Breeding Biology of Brant on Banks Island, Northwest Territories, Canada


  • Richard C. Cotter
  • James E. Hines



brant, Branta bernicla, breeding biology, nesting success, productivity, Banks Island, Northwest Territories


The numbers of brant (Branta bernicla) in the Pacific Flyway are relatively small compared to other populations of arctic geese and have declined from historic levels. Little information is available on brant from Banks Island, although the size of the island and its location in the western Canadian Arctic make it a potentially important nesting area for this species. In 1992-93, we documented the distribution of nesting brant on the southern half of Banks Island through aerial surveys and carried out ground studies at the colonies to document nesting chronology and reproductive parameters. Ten colonies were found in 1992 (n = 159 nests) and 42 colonies (including seven colonies that had been active in 1992) and five solitary nests were found in 1993 (n = 514 nests). Two-thirds (67%) of the nesting locations supported 10 or fewer nests.
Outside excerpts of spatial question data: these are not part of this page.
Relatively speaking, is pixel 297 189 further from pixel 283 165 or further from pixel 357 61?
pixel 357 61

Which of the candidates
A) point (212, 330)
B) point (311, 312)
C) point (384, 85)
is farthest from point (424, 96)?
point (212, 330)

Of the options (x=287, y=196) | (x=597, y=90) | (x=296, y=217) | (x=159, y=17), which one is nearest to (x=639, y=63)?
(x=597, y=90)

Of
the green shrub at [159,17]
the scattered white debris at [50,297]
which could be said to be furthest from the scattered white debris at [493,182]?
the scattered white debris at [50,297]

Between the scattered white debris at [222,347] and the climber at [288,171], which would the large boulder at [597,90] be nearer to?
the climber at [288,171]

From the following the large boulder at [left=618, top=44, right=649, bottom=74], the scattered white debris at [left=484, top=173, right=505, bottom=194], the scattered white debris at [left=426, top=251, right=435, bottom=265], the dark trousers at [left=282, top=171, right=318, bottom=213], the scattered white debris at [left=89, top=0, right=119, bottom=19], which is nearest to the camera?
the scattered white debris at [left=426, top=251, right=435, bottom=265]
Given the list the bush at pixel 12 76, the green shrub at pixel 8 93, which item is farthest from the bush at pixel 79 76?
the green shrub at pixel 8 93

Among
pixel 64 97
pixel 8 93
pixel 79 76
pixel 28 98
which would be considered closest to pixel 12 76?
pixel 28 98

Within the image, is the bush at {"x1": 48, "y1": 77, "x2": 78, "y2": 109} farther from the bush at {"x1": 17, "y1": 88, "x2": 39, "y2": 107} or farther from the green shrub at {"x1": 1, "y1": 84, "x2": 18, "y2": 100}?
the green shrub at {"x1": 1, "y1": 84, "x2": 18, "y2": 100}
Most colonies (36 of 45) were located on small islands (mean = 248 m²) in inland lakes or large ponds, and the remaining colonies (n = 9) were located on the mainland near active snowy owl (Nyctea scandiaca) nests. In 1993, when June temperatures were milder and snow melted sooner than in 1992, mean date of clutch initiation was significantly earlier (12 June vs. 20 June in 1992; p < 0.001) and mean clutch size was significantly larger (3.8 vs. 3.5 in 1992; p = 0.02). An index of productivity for the 21 414 km² area surveyed in both years was much higher in 1993 (1339 young) than in the very late spring of 1992 (347 young). The number of adult brant on the survey area was similar in both years, and the lower productivity in 1992 was due primarily to fewer pairs' nesting that year. Smaller clutch size and lower nesting success may also have lowered productivity in 1992, but their effects appeared to be secondary. No correlation was found between colony size and clutch size, mean number of goslings hatched, or the percentage of nests that proved successful.